Exercise brief => Each entry should be restated word for word, with all pictures left out.

Excerpts from a dataset:
↓↓↓
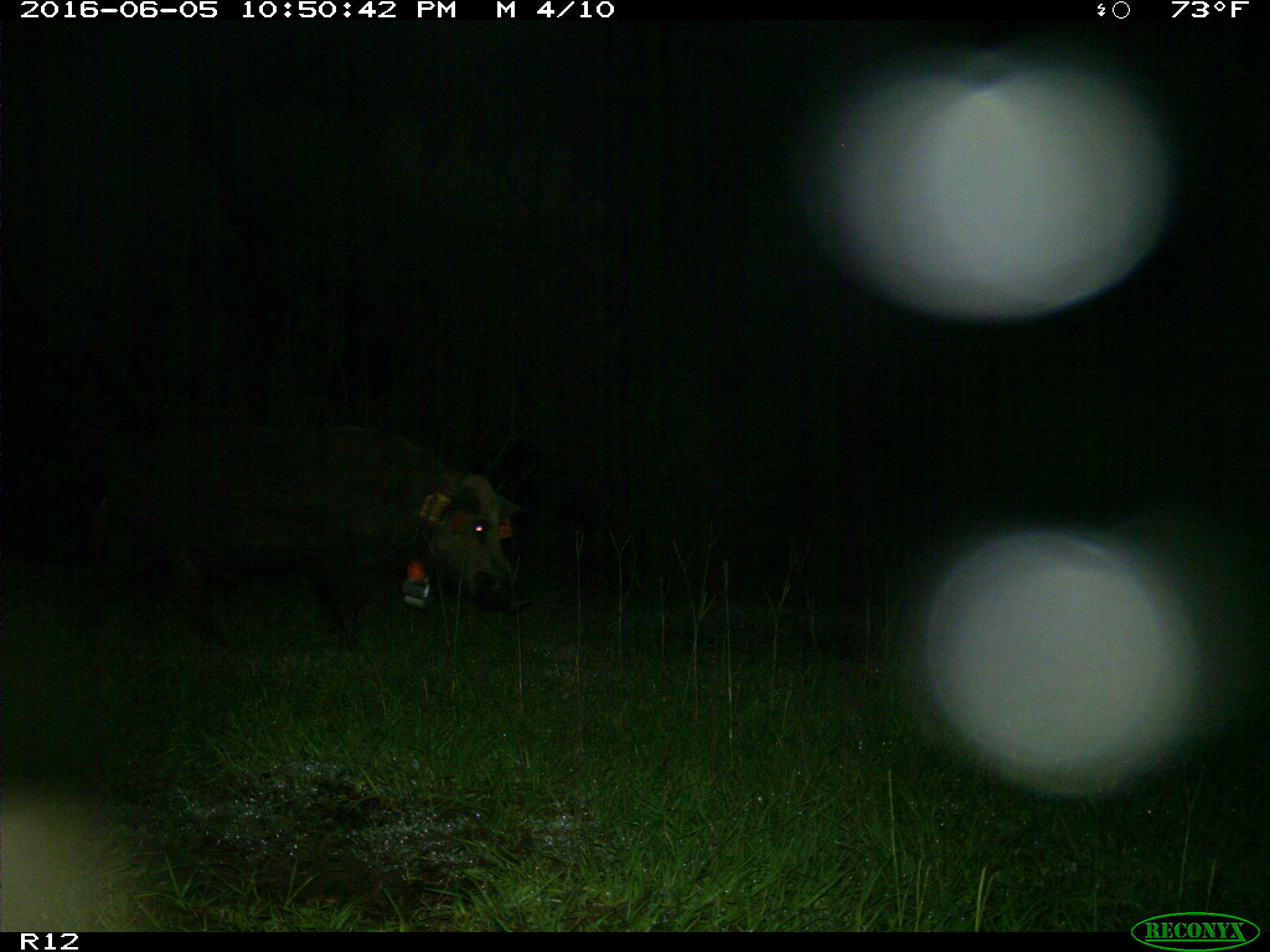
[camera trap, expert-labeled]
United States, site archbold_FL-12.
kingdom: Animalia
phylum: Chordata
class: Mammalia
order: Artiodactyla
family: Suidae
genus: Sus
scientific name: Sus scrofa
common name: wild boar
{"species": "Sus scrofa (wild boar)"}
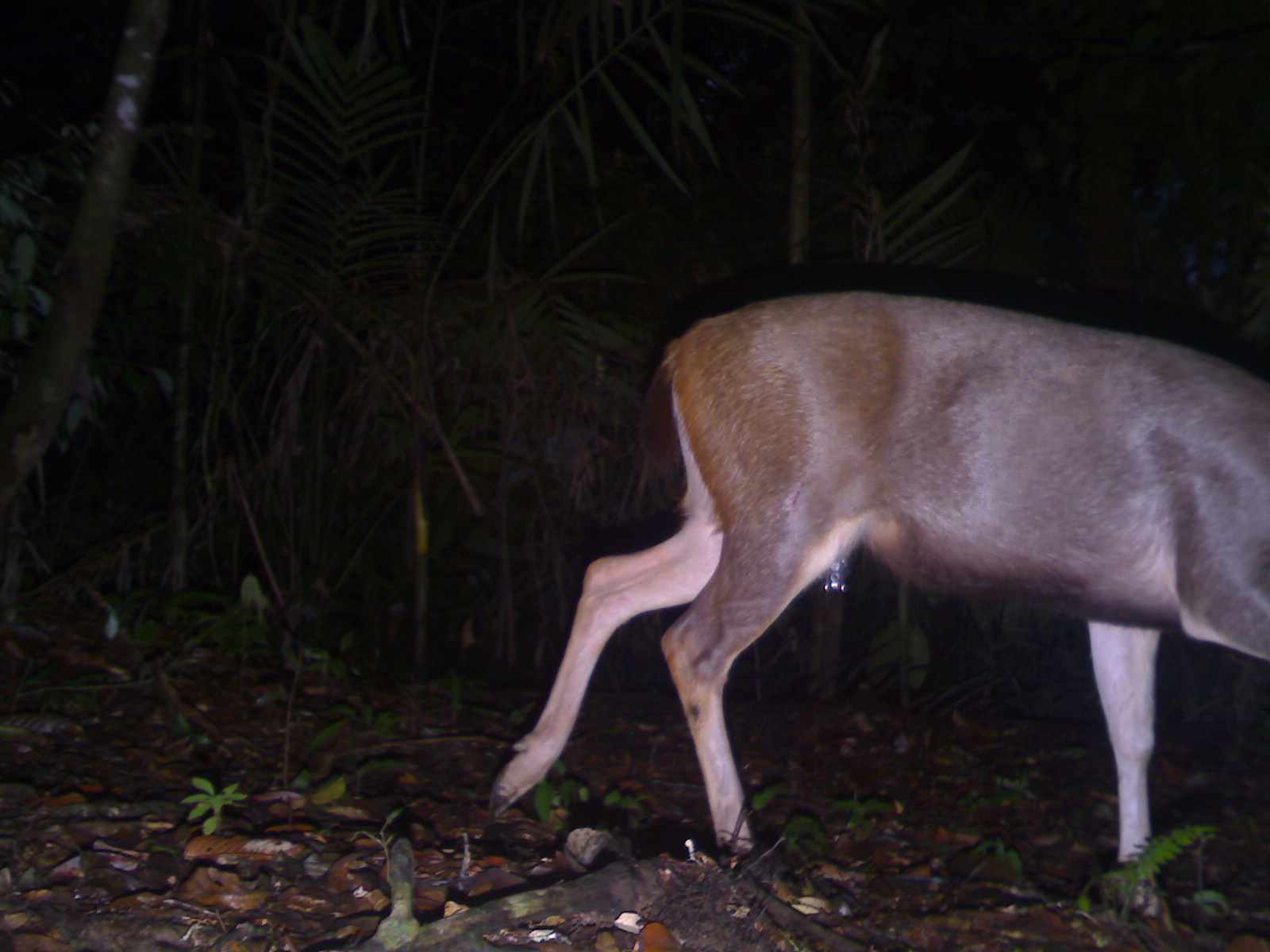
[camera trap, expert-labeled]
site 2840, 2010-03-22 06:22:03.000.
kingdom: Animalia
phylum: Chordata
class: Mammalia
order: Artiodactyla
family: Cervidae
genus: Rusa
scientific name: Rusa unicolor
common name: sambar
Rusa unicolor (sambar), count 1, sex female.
↑↑↑
Finished task =>
[camera trap, expert-labeled]
United States, site archbold_FL-12.
kingdom: Animalia
phylum: Chordata
class: Mammalia
order: Artiodactyla
family: Suidae
genus: Sus
scientific name: Sus scrofa
common name: wild boar
{"species": "Sus scrofa (wild boar)"}
[camera trap, expert-labeled]
site 2840, 2010-03-22 06:22:03.000.
kingdom: Animalia
phylum: Chordata
class: Mammalia
order: Artiodactyla
family: Cervidae
genus: Rusa
scientific name: Rusa unicolor
common name: sambar
Rusa unicolor (sambar), count 1, sex female.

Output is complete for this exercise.